DATA FOR PROCESSING:
■ ■ ■
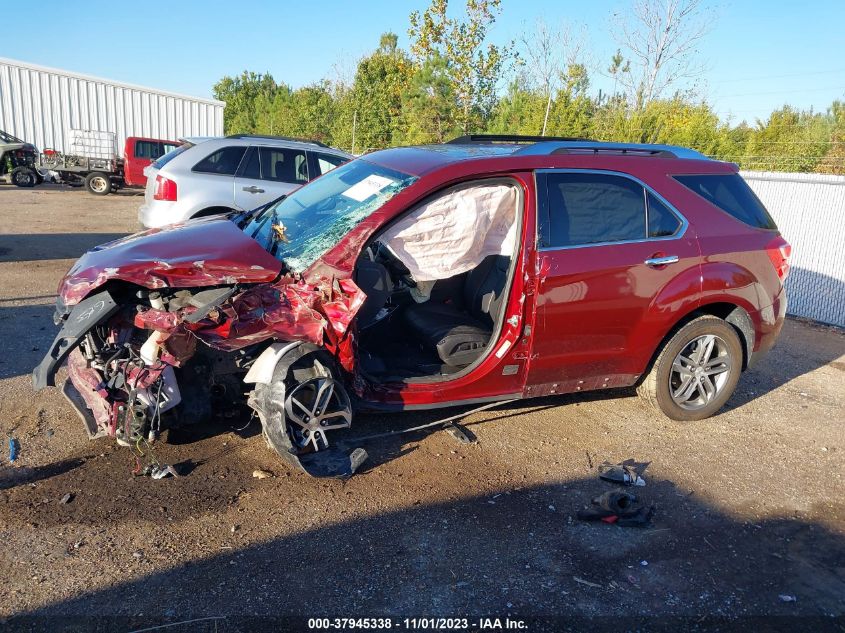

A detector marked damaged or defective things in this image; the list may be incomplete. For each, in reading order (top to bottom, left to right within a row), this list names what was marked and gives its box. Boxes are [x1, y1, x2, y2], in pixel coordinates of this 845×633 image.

broken bumper [31, 292, 118, 390]
damaged hood [61, 216, 284, 304]
shattered windshield [241, 158, 416, 272]
detached vehicle part [31, 136, 784, 476]
deployed airbag [380, 183, 516, 282]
■ ■ ■
TASK INSTRUCTIONS:
Copy the text of the records above word for word, line by line, leaving out the pictures.

EXERCISE RESULT:
A detector marked damaged or defective things in this image; the list may be incomplete. For each, in reading order (top to bottom, left to right within a row), this list names what was marked and gives its box. Boxes are [x1, y1, x2, y2], in pixel coordinates of this 845×633 image.

broken bumper [31, 292, 118, 390]
damaged hood [61, 216, 284, 304]
shattered windshield [241, 158, 416, 272]
detached vehicle part [31, 136, 784, 476]
deployed airbag [380, 183, 516, 282]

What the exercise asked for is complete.